Kozelek’s singing is simply lovely. But he undermines its loveliness and the song’s lyrics by including a spoken-word passage that describes his unhappiness and his inability “to understand Christmas.” The record, then, becomes Kozelek’s attempt to understand Christmas – and, remembering his claim on Benji, his longing to escape his “melancholy.”

But “understanding” is a rational process, and finding one’s way out of the despair of melancholy and to a belief in the spirit of Christmas – despite all its clichés and corporate corruption – is a matter of the heart. This kind of belief is the territory of the irrational.

So Christmas Carols – and this is the crux of the record – is dialogic in nature. It mirrors Kozelek’s inner battle to reconcile the irrational and the rational. But “reconcile” is the wrong word – because the record shows that reconciliation is yet another rational process. The record proclaims loudly and strongly that we just need to learn that our authentic selves are battlefields, on which nothing is ever finally resolved.

https://www.youtube.com/watch?v=3mTUK61ZwBE

 

“Do You Hear What I Hear” shows Kozelek’s effort to create a beautiful version of a Christmas standard. His guitar playing is as touching as always, and he multi-tracks his vocals to create wondrous harmonies.
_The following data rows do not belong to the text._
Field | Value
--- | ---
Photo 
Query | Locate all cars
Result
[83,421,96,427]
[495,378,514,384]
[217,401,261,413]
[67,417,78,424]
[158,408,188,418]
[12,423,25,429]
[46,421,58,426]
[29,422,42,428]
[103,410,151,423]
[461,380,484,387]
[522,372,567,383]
Here, he seems to “understand” Christmas – or he tries to.

But Kozelek quickly undermines this understanding with an equally lovely but despondent tune more in the realm of Benji: Chrissie Hynde’s “2,000 Miles.” This song of lost love puts Kozelek back in his melancholy mood.

Then the record switches gears, as if Kozelek wants to abandon despondency. He seems to grow in confidence with each of the 11 cuts that follow – and Christmas Carols becomes more spiritual as the record progresses.

Don’t get me wrong. I’m not saying that Kozelek preaches on the record. What he does instead is offer a vision of his inner process – his attempt to feel the emotion behind the Christ story in the way in which it can impact us existentially but not dogmatically.

And, for Kozelek, this impact is not only in the aesthetic of spectacular music but – more importantly – it’s also indicative of the beauty of the inner peace of introspection.

Just like on “Do You Hear What I Here,” Kozelek creates multiple layers of harmonies on “O Come All Ye Faithful,” “God Rest Ye Merry, Gentlemen,” “Silent Night,” and “Hark the Herald Angels Sing,” with the effect of having the many voices of Kozelek come together in the peace of a unified but varied self.

https://www.youtube.com/watch?v=vXOhzykofK4

 

“Away in a Manger,” “O Little Town of Bethlehem,” “The First Noel,” and, indeed, “Silent Night” demonstrate a different kind of unification – the one between Kozelek’s inimitable guitar playing and his voice. The tranquil emotions behind these performances are the obverse of the tumultuous renditions of the Benji tracks, showing his breadth as an artist and his self-acceptance of a single self that, to quote Whitman, “contains multitudes.”

Walt Whitman and Brian Wilson – Mark Kozelek is in their league. As Christmas Carols attests, he, like Whitman and Wilson, knows that peace – paradoxically – resides in the acceptance of the self’s multitudinous existence. His passionate art, from Red House Painters to Sun Kil Moon to his solo records, gives earnest comfort in an ironic and cool time. We’re lucky to have it.

And we’re lucky that Kozelek attempted to “understand Christmas.”